What appears as pitch black to a human may be dim light to a nocturnal animal. The reason lies in the structure of the eye itself.

Pupils
Nocturnal animals tend to have proportionally bigger eyes than humans do. They also tend to have pupils that open more widely in low light. So, at the outset, nocturnal eyes gather more light than human eyes do.

Rods and cones
After the light passes through the pupil, it is focused by the lens onto the retina, which is connected to the brain by the optic nerve. The retina is an extremely complex structure. It's made up of at least 10 distinguishable layers, and is packed with more sensory nerve cells than anywhere else in the body. The retina is home to two different kinds of light receptor cells—rods and cones. (Both are named after their relative shapes.) Cones work in bright light and register detail, while rods work in low light, detecting motion and basic visual information.

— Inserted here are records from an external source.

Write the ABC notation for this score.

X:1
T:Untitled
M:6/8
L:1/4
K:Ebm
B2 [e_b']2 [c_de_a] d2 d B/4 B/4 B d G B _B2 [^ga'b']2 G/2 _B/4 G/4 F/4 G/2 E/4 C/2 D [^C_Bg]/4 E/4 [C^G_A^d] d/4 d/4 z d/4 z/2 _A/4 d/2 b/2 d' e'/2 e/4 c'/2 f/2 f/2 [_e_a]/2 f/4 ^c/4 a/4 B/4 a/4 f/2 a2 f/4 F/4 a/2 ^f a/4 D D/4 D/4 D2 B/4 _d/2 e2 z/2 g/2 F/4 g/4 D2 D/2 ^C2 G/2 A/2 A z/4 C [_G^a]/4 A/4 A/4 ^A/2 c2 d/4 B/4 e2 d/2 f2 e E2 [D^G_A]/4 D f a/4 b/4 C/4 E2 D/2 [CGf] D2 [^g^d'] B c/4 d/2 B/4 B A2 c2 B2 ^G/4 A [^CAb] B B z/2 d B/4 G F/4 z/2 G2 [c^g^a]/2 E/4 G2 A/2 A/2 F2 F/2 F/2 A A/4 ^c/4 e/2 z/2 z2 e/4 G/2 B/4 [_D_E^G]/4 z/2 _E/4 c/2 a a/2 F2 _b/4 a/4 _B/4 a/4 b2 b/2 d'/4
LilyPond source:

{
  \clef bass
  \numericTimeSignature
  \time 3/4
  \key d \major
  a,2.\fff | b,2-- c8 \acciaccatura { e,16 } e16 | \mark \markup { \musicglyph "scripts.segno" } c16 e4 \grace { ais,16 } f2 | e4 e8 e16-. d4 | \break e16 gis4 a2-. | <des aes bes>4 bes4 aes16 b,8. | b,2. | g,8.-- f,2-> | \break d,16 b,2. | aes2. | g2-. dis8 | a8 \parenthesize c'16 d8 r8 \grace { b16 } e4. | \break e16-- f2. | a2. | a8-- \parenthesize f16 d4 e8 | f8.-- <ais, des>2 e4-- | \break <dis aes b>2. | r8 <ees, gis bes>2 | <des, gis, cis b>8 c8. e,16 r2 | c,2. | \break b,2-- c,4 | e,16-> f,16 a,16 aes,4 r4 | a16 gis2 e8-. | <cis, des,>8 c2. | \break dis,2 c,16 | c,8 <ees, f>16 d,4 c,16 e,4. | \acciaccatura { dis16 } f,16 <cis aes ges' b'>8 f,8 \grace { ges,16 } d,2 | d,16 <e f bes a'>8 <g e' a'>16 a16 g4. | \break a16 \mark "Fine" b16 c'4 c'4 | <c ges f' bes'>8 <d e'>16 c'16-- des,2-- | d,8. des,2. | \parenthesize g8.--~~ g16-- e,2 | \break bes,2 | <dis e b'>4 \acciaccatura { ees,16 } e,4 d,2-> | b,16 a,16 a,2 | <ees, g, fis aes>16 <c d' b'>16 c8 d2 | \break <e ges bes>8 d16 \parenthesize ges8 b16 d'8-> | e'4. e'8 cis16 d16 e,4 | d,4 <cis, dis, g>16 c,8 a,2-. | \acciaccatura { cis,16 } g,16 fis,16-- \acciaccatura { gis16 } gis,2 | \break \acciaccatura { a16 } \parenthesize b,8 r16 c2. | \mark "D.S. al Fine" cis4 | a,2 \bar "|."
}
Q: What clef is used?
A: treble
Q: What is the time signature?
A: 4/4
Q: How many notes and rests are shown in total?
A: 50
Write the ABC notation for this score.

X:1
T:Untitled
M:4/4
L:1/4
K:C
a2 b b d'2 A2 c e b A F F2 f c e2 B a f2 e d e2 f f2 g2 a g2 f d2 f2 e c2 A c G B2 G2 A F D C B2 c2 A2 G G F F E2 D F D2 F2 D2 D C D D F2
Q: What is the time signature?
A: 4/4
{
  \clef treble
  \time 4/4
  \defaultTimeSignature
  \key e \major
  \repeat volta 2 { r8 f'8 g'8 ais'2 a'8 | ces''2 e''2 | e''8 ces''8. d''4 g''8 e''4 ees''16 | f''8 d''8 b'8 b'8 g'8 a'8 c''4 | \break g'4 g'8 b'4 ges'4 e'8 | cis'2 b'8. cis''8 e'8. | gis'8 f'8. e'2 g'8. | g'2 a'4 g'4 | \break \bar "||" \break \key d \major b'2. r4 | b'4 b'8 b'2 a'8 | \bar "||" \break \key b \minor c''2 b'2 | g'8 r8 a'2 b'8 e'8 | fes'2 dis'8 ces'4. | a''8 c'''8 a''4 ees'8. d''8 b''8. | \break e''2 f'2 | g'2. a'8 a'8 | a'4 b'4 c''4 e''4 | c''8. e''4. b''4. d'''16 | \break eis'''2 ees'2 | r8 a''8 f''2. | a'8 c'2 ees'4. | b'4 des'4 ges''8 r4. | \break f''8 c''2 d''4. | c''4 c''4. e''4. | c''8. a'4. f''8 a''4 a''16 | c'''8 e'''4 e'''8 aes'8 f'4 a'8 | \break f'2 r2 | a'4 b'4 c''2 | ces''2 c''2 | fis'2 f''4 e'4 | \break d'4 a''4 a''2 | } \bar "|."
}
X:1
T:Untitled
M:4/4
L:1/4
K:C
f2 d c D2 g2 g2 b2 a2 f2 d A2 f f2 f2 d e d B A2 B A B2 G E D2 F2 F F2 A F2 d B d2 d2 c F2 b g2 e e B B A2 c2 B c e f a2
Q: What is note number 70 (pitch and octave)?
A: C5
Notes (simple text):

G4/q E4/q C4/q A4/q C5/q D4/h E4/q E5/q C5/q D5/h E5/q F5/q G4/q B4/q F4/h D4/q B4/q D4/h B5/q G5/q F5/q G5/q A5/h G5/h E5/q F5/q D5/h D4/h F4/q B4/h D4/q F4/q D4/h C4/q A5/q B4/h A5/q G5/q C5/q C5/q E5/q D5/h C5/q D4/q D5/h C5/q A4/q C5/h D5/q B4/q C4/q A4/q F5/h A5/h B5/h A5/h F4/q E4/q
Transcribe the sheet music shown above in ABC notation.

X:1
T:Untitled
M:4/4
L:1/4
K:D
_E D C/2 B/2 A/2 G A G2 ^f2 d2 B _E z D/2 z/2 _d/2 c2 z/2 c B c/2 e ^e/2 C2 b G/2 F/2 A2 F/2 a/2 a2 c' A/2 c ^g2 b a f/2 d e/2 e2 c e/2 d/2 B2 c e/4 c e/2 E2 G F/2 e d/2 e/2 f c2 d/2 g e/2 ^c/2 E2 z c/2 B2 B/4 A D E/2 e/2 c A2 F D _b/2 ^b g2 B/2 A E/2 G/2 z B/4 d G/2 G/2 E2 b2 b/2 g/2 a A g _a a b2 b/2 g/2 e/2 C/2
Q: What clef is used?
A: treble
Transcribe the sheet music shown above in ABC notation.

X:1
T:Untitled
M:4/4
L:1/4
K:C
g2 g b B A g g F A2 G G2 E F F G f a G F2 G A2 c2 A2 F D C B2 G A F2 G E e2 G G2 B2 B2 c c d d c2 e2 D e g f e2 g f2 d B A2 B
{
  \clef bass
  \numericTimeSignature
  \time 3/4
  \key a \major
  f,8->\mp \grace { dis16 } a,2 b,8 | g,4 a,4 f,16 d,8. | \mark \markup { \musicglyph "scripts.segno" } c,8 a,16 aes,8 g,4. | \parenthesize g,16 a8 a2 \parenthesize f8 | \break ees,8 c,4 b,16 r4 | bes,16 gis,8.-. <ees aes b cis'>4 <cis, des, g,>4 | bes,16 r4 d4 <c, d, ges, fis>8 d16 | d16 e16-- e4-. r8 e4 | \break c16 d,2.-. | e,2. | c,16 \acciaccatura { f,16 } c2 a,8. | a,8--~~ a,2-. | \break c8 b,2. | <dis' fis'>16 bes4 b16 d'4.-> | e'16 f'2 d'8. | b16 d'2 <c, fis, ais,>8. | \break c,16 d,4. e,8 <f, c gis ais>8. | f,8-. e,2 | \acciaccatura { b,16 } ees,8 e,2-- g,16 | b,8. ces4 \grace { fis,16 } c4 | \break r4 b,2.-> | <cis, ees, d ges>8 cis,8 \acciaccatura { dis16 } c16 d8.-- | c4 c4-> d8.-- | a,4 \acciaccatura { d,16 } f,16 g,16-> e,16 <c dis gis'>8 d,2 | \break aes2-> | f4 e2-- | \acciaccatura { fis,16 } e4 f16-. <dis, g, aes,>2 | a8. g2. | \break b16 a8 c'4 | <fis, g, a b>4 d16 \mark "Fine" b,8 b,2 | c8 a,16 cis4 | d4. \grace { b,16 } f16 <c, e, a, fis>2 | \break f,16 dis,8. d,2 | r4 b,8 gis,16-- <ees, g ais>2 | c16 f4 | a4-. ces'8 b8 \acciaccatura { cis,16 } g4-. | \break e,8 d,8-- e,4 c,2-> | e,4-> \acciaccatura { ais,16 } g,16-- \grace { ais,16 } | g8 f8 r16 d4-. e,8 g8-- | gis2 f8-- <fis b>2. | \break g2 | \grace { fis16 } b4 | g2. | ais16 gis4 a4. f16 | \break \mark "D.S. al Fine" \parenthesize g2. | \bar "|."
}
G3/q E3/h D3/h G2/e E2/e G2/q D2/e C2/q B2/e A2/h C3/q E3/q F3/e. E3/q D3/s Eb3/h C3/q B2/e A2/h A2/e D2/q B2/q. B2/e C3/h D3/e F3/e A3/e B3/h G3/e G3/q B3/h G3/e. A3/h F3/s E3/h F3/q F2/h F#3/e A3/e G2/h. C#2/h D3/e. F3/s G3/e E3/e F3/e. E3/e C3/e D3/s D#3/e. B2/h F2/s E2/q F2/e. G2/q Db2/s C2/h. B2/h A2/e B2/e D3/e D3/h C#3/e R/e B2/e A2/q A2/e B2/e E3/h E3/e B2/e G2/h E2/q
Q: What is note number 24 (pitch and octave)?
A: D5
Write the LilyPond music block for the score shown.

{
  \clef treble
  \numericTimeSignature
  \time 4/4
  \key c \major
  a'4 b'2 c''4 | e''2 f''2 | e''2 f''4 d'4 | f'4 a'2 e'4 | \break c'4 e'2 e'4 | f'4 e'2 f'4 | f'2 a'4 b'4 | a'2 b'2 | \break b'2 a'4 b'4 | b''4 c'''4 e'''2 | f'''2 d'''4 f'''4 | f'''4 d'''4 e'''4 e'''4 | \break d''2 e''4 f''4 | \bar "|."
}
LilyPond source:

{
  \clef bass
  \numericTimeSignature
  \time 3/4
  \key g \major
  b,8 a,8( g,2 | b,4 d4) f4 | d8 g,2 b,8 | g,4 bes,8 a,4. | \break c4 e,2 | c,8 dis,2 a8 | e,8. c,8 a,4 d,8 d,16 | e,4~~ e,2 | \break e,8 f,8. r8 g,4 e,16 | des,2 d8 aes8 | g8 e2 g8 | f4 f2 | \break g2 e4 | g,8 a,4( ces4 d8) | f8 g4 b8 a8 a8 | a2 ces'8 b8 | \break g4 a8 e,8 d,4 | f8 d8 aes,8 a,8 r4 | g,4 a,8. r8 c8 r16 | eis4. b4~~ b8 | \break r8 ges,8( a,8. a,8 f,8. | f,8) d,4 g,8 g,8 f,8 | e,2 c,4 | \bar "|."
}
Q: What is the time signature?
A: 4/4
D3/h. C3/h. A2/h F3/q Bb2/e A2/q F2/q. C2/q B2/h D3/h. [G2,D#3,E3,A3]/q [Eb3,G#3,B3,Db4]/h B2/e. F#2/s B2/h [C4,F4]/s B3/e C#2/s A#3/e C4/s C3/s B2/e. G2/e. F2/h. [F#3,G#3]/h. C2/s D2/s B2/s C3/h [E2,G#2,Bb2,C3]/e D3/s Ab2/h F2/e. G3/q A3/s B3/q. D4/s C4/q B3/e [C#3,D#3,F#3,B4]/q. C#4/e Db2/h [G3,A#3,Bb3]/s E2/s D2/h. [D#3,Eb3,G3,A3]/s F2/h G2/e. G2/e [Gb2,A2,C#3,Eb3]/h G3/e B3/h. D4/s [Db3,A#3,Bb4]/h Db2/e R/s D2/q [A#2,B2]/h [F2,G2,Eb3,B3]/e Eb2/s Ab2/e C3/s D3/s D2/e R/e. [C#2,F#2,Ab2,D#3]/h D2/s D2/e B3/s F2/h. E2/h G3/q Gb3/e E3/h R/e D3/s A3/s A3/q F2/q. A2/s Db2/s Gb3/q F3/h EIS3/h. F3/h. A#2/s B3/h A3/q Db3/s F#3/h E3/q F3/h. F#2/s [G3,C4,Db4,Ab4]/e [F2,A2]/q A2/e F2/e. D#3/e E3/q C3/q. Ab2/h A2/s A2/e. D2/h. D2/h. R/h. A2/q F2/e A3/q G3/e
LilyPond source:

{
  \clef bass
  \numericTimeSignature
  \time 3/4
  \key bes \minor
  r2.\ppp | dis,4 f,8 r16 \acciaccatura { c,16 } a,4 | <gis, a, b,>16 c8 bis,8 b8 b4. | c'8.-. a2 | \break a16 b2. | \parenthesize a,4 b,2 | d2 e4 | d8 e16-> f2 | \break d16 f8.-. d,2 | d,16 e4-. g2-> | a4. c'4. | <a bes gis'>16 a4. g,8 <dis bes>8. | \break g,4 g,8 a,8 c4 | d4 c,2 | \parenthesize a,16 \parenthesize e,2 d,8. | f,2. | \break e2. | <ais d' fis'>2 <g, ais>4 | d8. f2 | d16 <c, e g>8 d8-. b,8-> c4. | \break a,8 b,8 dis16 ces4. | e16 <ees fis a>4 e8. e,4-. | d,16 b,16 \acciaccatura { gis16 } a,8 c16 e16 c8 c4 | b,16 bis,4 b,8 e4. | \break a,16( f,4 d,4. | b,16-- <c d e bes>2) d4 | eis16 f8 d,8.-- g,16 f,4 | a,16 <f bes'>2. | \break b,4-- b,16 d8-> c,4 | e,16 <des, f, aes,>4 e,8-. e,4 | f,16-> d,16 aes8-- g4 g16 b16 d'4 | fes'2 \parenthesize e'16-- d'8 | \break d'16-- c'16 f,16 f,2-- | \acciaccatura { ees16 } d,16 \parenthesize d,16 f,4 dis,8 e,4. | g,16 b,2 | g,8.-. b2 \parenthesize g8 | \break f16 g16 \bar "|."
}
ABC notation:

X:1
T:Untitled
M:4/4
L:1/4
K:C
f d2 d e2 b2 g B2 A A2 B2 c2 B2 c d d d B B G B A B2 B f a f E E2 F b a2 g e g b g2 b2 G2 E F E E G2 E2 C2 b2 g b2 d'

It is the rods that become highly specialized in nocturnal animals. In fact, many bats, nocturnal snakes and lizards have no cones at all, while other nocturnal animals have just a few.

Tapetum
Many nocturnal eyes are equipped with a feature designed to amplify the amount of light that reaches the retina. Called a tapetum, this mirror-like membrane reflects light that has already passed through the retina back through the retina a second time, giving the light another chance to strike the light-sensitive rods. Whatever light is not absorbed on this return trip passes out of the eye the same way it came in—through the pupil. The presence of the tapetum can be observed at night when a pair of glowing eyes reflects back a flashlight or some other light source. (Interestingly, different animals have different color tapeta, a fact that can aid in nighttime animal identification.)

Circular vs. slit pupils
One consequence of having extremely light sensitive eyes, is that they must be adequately protected during the day. Some animals accomplish this with a retractable eye flap. Others rely on their pupils.The circular pupil, because of the way the muscle bunches as it contracts, is the least efficient at closing rapidly and completely. A slit pupil, with two sides that can close like a sliding door, is far better at this task, which is why so many nocturnal eyes have slit pupils. These apertures can be vertical, horizontal, or diagonal.

Questions:
1) Why do cat eyes glow at night?
2) Why do cats have vertical pupils instead of round pupils?
3) What do rods do? What do cones do?
4) Why do nocturnal animals have more rods than cones?